Exactly. If he had admitted the Code Red from the beginning, and the movie was about the morality of treating your own troops like that to protect your country, he’d have been a more ambivalent character. But the only reason to lie about the Code Red was to protect his (and Kiefer Sutherland’s) career.

Yes, I was agreeing with you, sorry I was unclear. The Cylons had zero reason to trust the Colonists, and the fact that the Colonists violated the treaty just led them to the reasonable conclusion they should strike first, not wait for a Colonist invasion.

“Traffic Jams will be a thing of the past”? In L.A.? Ha!

The villain from Jurassic Park 2 wasn’t really very evil, and had the heroes not screwed things up (well, one of them anyway) they would have nabbed some herbivores and that would have been the end of it.

Then there’s the non-villain from Twister which wasn’t a very good movie but pretends that “real” scientists are rough-hewn anti-establishments types… not people who actually do science.

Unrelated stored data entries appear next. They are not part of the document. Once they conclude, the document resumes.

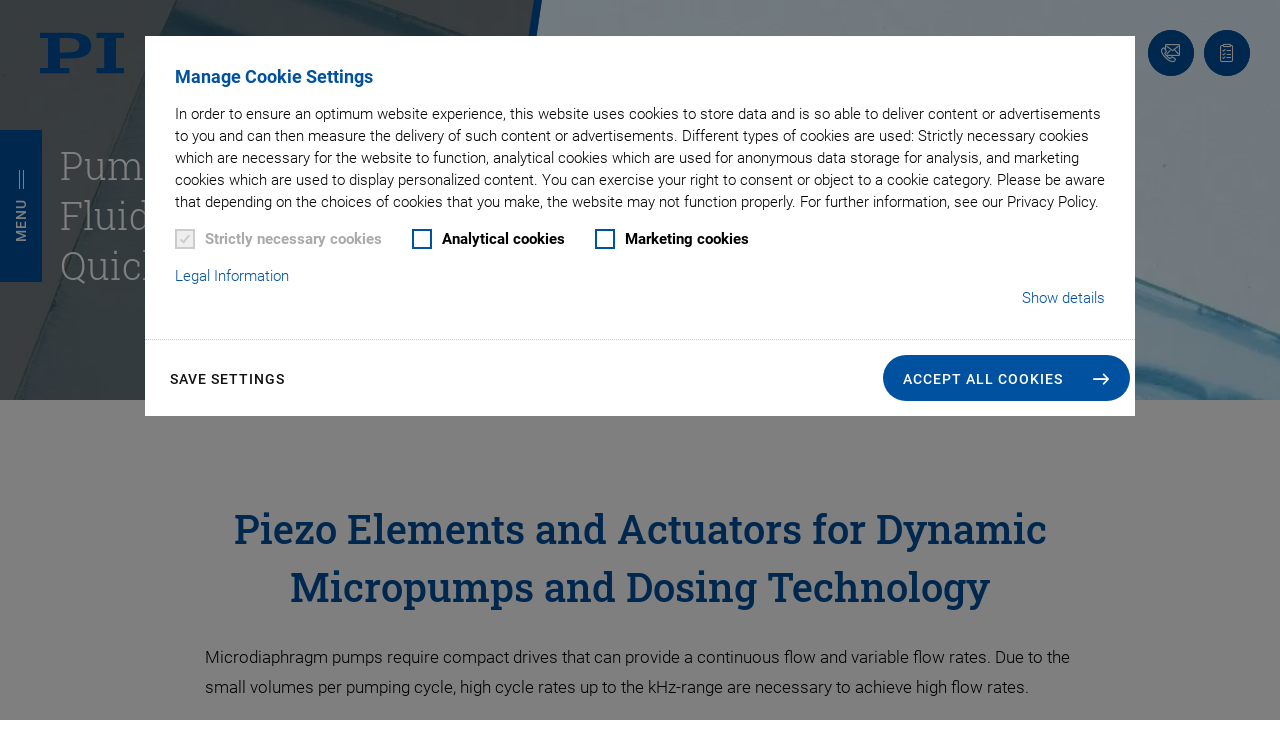

--- FILE ---
content_type: application/javascript; charset=utf-8
request_url: https://www.piceramic.com/build/8151.9ed561d1.js
body_size: 257
content:
"use strict";(self.webpackChunkav_physikinstrumente=self.webpackChunkav_physikinstrumente||[]).push([[8151],{8151:(e,t,o)=>{o.r(t),o.d(t,{init:()=>a});o(8459),o(6031);var r=o(4692),n=o.n(r);o(8764);function a(e){var t=n()(e.querySelector(".owl-carousel"));t.length&&t.owlCarousel({items:1,dots:!0,lazyLoad:!0,nav:!1,loop:!0,autoplay:!0,mouseDrag:!1,touchDrag:!1,pullDrag:!1,autoplaySpeed:500});var o=e.querySelector(".banner__content"),r=o.querySelector(".content__title"),a=n()(r),s=function(){var e=parseFloat(a.css("font-size"));e>8&&r.outerHeight>=o.outerHeight&&(r.style.fontSize=e-1+"px",s())},u=function(){r.style.removeProperty("fontSize"),s()};s(),setTimeout(u,1500),r.style.opacity="",n()(window).resize(u)}}}]);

I always felt Bill Paxton’s new girlfriend was unfairly portrayed as a bit of a villain in the movie, simply because she stood in the way of Paxton reuniting with his ex-wife Helen Hunt. The part where she asks if there’s such a thing as an F5 tornado after they describe how powerful an F4 tornado is and they all gasp because Hunts dad died in an F5, but asking about an F5 is literally the next logical step if you’re going through the entire tornado catalog.

Yeah. And, come on, if you’re a tornado chaser you’ve got to be a bit inured to people talking about F-5 tornadoes even if someone you loved died in one.

In one of “The Matrix” movies, Agent Smith compares humans to viruses. Can’t say I disagree with him.

In the Order of the Stick webcomic, even the heroes have accepted that Redcloak and the goblins have a valid complaint to be addressed. Redcloak is still a dick, though.

Xykon, however, has no point other than petty tyranny and destruction. Whether the Snarl has a point remains to be seen.

I found Agent Smith’s demonstration admirable, compelling (similar in quality with Al Pacino’s speech in The Devil’s Advocate where the devil argues that he is the perfect humanist).